* **Source document**:
____________

LAGOS – Nigeria is still behind the global target of 50 per cent in exclusive breastfeeding despite recording 29 per cent, the National Demographic Health Survey (NDHS 2018) new report has revealed.
The development is worrisome to experts in view of many benefits of breast milk. World Health Organisation (WHO) reports that breast milk contains all of the nutrients needed by children during their first six months of life.
The United Nations health body recommends that children should be exclusively breastfed in the first six months of their life; that is, they should be given nothing, but breast milk.
Exclusive breastfeeding for the first six months of life is known to improve the health, growth, and survival status of newborns (WHO 2003).
Among its benefits, exclusive breastfeeding is associated with a lower risk for many early-life illnesses, including diarrhoea and respiratory infections.
Nigeria, in tandem with international best practices recommends exclusive breastfeeding for the first six months of life (Federal Ministry of Health 2005, 2014).

____________

* **Stored entries**:
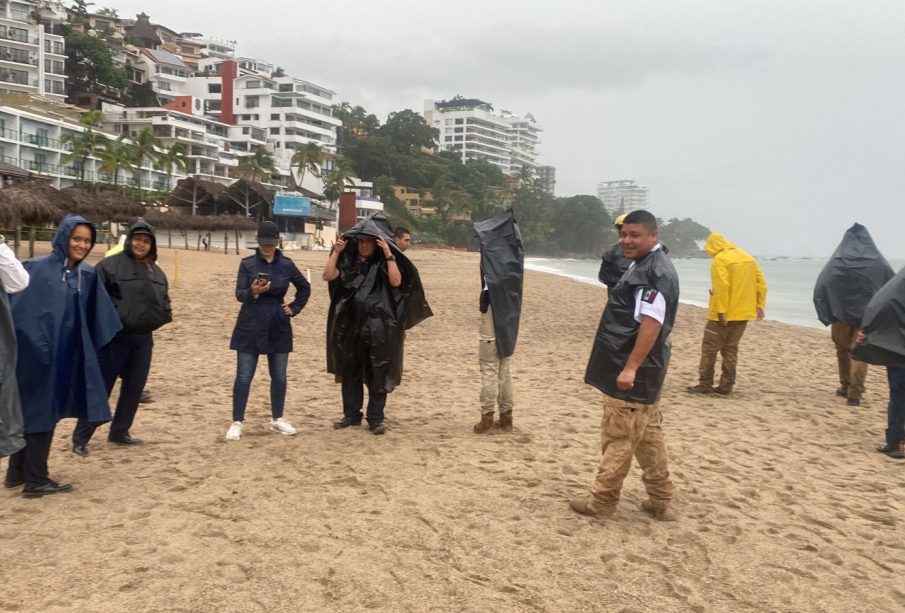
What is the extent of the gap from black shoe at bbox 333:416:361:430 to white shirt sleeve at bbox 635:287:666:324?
289cm

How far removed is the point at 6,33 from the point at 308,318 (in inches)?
2592

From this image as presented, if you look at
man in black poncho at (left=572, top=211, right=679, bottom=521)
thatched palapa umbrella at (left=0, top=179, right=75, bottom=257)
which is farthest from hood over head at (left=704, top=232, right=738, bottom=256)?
A: thatched palapa umbrella at (left=0, top=179, right=75, bottom=257)

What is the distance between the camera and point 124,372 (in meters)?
4.64

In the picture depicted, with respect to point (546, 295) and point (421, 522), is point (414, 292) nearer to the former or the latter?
point (421, 522)

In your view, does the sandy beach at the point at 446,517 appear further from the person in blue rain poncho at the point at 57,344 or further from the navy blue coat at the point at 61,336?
the navy blue coat at the point at 61,336

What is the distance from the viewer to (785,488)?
4465 millimetres

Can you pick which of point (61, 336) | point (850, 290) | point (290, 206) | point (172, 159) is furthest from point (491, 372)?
point (172, 159)

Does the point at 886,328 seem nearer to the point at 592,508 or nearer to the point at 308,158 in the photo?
the point at 592,508

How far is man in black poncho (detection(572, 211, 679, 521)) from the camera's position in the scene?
349 cm

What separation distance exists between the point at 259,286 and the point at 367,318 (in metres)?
0.90

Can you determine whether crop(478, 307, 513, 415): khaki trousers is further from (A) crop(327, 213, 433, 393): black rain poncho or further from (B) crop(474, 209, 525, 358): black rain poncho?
(A) crop(327, 213, 433, 393): black rain poncho

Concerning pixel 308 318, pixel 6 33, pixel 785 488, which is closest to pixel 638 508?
pixel 785 488

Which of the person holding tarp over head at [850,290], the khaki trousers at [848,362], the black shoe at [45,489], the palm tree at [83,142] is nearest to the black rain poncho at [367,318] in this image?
the black shoe at [45,489]

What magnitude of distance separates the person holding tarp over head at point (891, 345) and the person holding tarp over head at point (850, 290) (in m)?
1.88
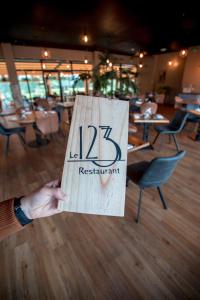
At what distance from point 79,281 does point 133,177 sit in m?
1.07

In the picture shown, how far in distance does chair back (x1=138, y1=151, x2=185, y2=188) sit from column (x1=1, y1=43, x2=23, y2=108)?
23.7ft

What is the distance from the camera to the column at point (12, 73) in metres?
6.17

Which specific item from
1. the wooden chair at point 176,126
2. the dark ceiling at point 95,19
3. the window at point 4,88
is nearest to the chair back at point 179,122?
the wooden chair at point 176,126

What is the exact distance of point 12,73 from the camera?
21.5 ft

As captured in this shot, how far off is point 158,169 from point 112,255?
36.1 inches

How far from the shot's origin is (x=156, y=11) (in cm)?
386

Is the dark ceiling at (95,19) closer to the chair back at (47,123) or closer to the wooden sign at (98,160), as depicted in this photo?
the chair back at (47,123)

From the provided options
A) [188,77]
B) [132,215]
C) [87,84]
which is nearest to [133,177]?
[132,215]

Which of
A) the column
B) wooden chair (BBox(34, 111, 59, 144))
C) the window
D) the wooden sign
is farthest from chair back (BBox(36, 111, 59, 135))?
the window

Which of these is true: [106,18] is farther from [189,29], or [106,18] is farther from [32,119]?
[32,119]

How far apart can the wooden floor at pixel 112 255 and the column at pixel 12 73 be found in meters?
6.08

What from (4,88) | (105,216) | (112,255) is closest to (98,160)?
(112,255)

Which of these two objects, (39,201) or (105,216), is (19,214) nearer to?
(39,201)

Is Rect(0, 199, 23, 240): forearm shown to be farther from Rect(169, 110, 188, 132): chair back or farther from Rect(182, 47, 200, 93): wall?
Rect(182, 47, 200, 93): wall
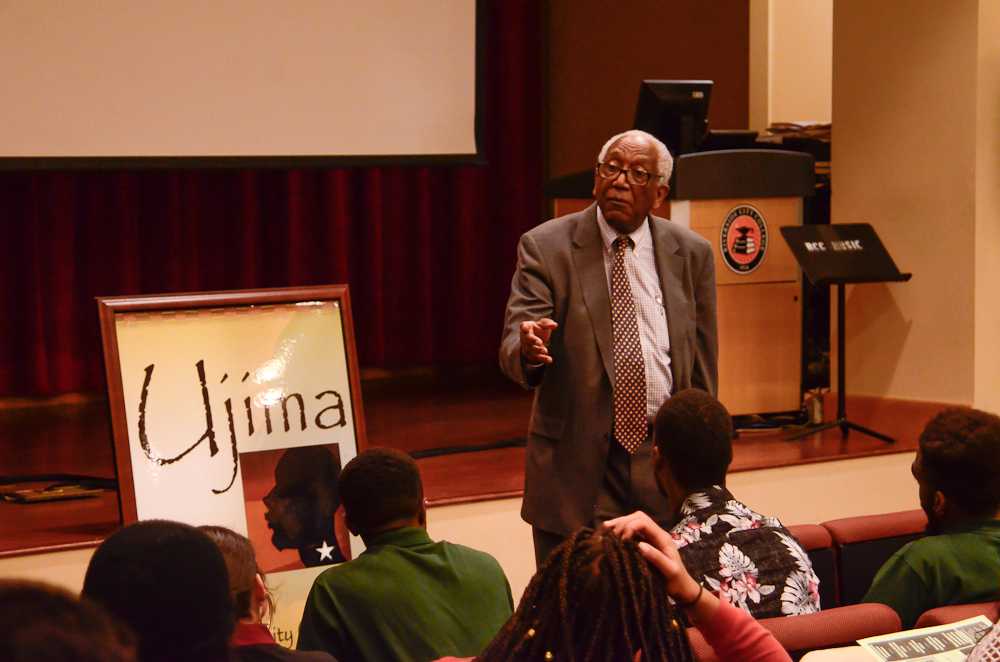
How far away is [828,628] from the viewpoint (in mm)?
1935

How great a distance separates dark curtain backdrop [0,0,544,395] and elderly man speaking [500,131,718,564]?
352cm

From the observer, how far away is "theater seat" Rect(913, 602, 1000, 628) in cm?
204

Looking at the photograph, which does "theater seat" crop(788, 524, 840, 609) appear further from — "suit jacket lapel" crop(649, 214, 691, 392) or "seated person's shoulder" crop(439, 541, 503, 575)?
"seated person's shoulder" crop(439, 541, 503, 575)

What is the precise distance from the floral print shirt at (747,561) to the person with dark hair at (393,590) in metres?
0.39

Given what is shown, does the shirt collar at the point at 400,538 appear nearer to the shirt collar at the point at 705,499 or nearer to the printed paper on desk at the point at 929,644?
the shirt collar at the point at 705,499

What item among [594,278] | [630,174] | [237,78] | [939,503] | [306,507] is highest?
[237,78]

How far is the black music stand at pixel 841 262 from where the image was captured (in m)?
4.70

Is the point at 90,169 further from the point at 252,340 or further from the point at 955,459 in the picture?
the point at 955,459

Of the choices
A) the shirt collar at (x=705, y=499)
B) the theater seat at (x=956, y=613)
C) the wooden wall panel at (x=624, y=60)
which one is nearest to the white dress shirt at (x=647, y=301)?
the shirt collar at (x=705, y=499)

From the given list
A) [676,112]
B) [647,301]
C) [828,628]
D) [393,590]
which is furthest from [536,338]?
[676,112]

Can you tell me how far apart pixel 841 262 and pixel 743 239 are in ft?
1.24

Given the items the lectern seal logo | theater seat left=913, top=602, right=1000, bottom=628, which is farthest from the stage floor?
theater seat left=913, top=602, right=1000, bottom=628

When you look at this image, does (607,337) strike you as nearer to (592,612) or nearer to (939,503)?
(939,503)

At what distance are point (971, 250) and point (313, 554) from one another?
3.04 meters
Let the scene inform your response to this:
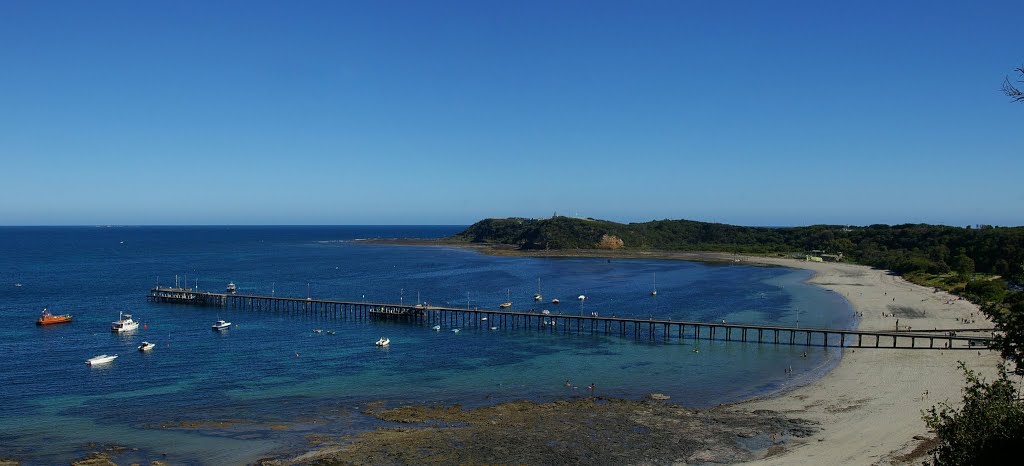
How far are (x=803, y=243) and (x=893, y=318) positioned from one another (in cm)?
11327

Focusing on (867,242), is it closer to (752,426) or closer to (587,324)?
(587,324)

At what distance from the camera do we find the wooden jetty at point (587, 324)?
54312 millimetres

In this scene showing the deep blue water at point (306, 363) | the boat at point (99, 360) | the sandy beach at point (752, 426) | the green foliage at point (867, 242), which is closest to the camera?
the sandy beach at point (752, 426)

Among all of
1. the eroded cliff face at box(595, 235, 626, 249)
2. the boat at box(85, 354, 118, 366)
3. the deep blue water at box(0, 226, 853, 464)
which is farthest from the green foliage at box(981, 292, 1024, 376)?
the eroded cliff face at box(595, 235, 626, 249)

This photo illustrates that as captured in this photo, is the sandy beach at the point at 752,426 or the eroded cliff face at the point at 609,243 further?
the eroded cliff face at the point at 609,243

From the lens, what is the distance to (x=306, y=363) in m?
49.4

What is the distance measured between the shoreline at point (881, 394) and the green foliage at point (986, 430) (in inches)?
447

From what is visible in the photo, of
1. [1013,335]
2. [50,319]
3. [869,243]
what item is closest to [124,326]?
[50,319]

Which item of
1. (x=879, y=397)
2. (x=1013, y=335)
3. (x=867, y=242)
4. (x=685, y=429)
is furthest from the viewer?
(x=867, y=242)

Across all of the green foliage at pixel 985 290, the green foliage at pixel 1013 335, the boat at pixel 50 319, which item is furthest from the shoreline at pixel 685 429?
the boat at pixel 50 319

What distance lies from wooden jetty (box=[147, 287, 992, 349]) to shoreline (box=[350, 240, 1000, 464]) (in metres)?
2.37

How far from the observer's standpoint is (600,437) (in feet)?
106

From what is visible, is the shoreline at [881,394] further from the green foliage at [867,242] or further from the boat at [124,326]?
the boat at [124,326]

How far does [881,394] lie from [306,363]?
125 feet
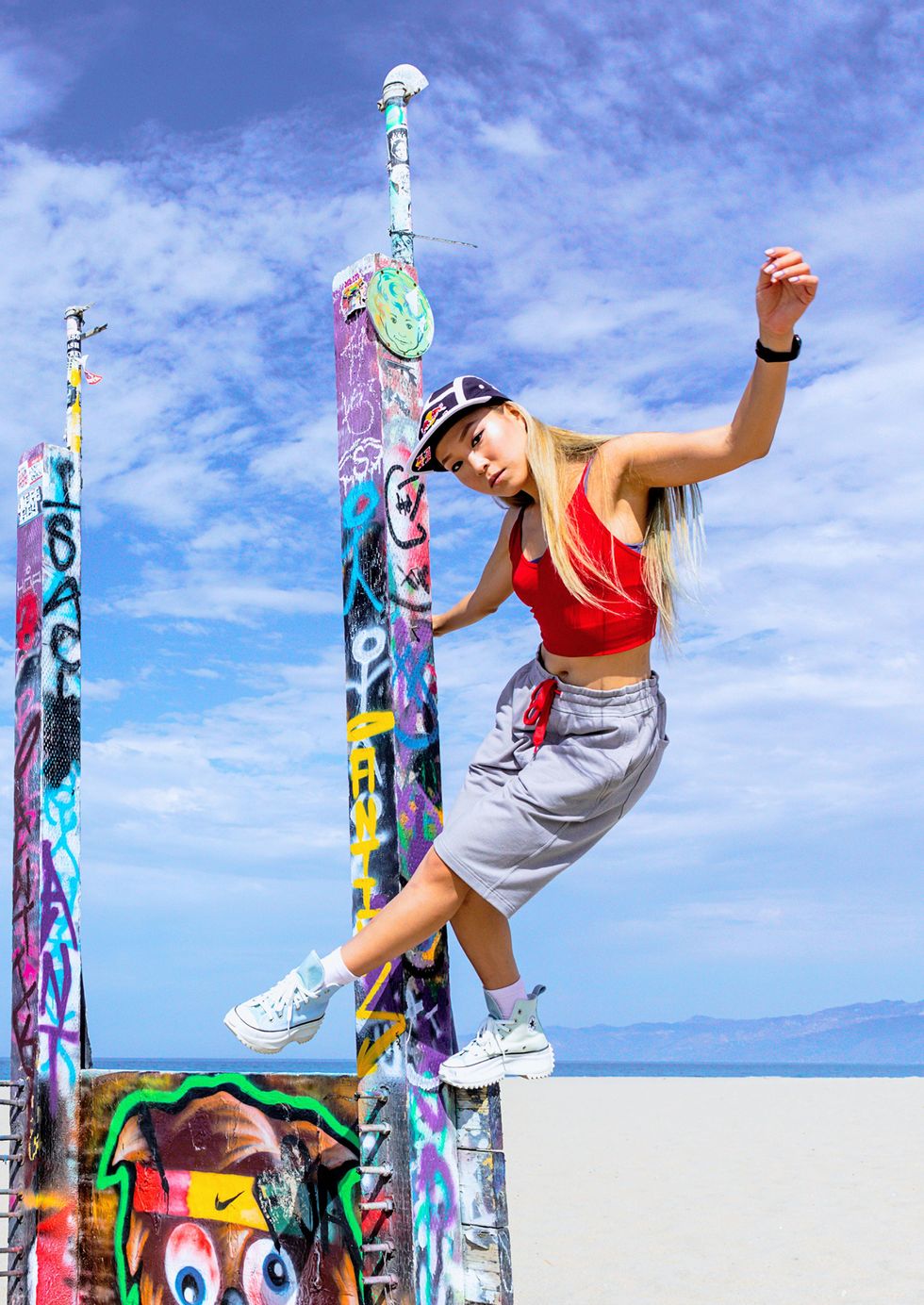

____________

* **Exercise details**: Please extend the text on exclusive breastfeeding in Nigeria, starting right after its final sentence.

* **Result for this exercise**:
Reviewing the 2018 NDHS was Maureen Zubie-Okolo, United Nations Children’s Fund, (UNICEF) Monitoring and Evaluation Specialist, said that though exclusive breastfeeding among children aged zero to six months has increased since 2013, from 17 per cent to 29 per cent, it fell short of the 50 per cent target.
Zubie-Okolo spoke during a two-day workshop in Port Harcourt, Rivers State, organised by the Child Rights Information Bureau and the Federal Ministry of Information, recently.
The World Health Assembly (WHA) has set a target to increase the global rate of exclusive breastfeeding to at least 50 per cent by 2025. To coincide with the timeline of the Sustainable Development Goals (SDGs), the WHO has extended the targets for maternal, infant and child nutrition to 2030.
Zubie-Okolo, however, added that the percentage of children who had ever been breastfed was 97 per cent in between 2008 and 2018.
Commenting further on infant feeding, she said; “The percentage of children who started breastfeeding within one hour of birth has increased by nine percentage points since 2013, from 33 per cent to 42 per cent, while the percentage who started breastfeeding within one day has increased from 65 per cent to 82 per cent since 2008.”
Elaborating, the UNICEF Specialist said breast milk contains all the nutrients needed by children during their first six months of life, adding that it is recommended that children be exclusively breastfed in the first six months of their life; that is, they should be given nothing but breast milk.
She pointed out that exclusive breastfeeding prevents infections such as diarrhoea and respiratory illnesses and provides all of the nutrients an infant requires for optimal growth and development.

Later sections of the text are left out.